I will explore, using simulated data, the behavior of the sample means, for iid data taken from an exponential distribution.
The simulation consists of taking 100,000 samples of size 40 each, from an exponentially distributed infinite population with parameter lambda = 0.2. The iid data with exponential distribution are generated with the rexp() function of the base distribution of R.
#---< The simulation
nsim <- 100000
n <- 40
lambda <- .2
simdata <- t(replicate(nsim, rexp(n, lambda)))
means <- rowMeans(simdata)
Next, the histogram of the 4,000,000 iid data taken from the population is show on the left. And on the right, the histogram of the 100,000 sample means.
The average of the 100,000 sample means is the estimator of the population mean (1/lambda), and the average of the 10,000 sample variances is the estimator of the population variance (1/lambda^2).
| Item | Mean | Variance |
|---|---|---|
| Simulated | 5.01 | 25.03 |
| Theoretical | 5 | 25 |
| % Error | 0.11 | 0.12 |
The two parameters are very well estimated, with estimation errors less than 0.13%
Let’s take a closer look at the distribution of sample means presented above.
By superimposing the normal distribution curve (red) and the density distribution curve for the sample means (blue), it can be seen that the latter has a behavior that is quite close to the normal distribution, for a sample size of 40.
Now, let’s evaluate the coverage provided by the confidence intervals for the lambda estimation.
#---< Coverage of Confidence intervals
alfa <- .05
Z_alf <- qnorm(1-alfa/2)
mean(1/means*(1 - Z_alf/sqrt(n)) < lambda &
1/means*(1 + Z_alf/sqrt(n)) > lambda) # (Guerriero, 2012)
## [1] 0.95119
As expected, given the chosen alpha value (0.05), in almost 95% of the confidence intervals calculated with the samples of size 40, the estimation of the lambda value is correct.
Guerriero, V. 2012. Power law distribution: Methods of multi-scale inferential statistics.

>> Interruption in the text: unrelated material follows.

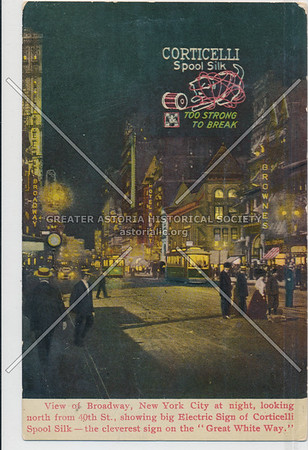 Corticelli Spool Silk, Too Strong To Break, View of Broadway, New York City at night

Journal of Modern Mathematics Frontier 1:21-28.
##======================= This is All the code ======================
#---< Packages uses
library(pander)
#---< Seed for reproducibility
set.seed(1234)
#---< The simulation
nsim <- 100000
n <- 40
lambda <- .2
simdata <- t(replicate(nsim, rexp(n, lambda)))
means <- rowMeans(simdata)
#---< The histograms
par(mfrow=c(1, 2))
hist(simdata, breaks="FD")
hist(means, breaks="FD")
#---< Estimation vs Theoretical
varEst <- mean(apply(simdata, 1, var))
df <- data.frame(Item=c("Simulated", "Theoretical", "% Error"),
Mean=c(mean(means), 1/lambda,
abs(mean(means)-1/lambda)/(1/lambda)*100),
Variance=c(varEst, 1/lambda^2,
abs(varEst - 1/lambda^2)/(1/lambda^2)*100))
pander(df, round=2)
#---< Sampling distribution
hist(means, breaks="FD", prob=T, xlim=c(2, 8), ylim=c(0, .55))
abline(v=mean(means), col="green", lwd=2)
lines(density(means), col="blue", lwd=3)
curve(dnorm(x, mean=mean(means), sd=sd(means)), add=T, col="red", lwd=3)
legend(6.2, .52, c("Simulation", "Normal"), lty=c(1, 1), lwd=c(3,3),
col=c("blue", "red"))
#---< Coverage of Confidence intervals
alfa <- .05
Z_alf <- qnorm(1-alfa/2)
mean(1/means*(1 - Z_alf/sqrt(n)) < lambda &
1/means*(1 + Z_alf/sqrt(n)) > lambda) # (Guerriero, 2012)
#====================================================================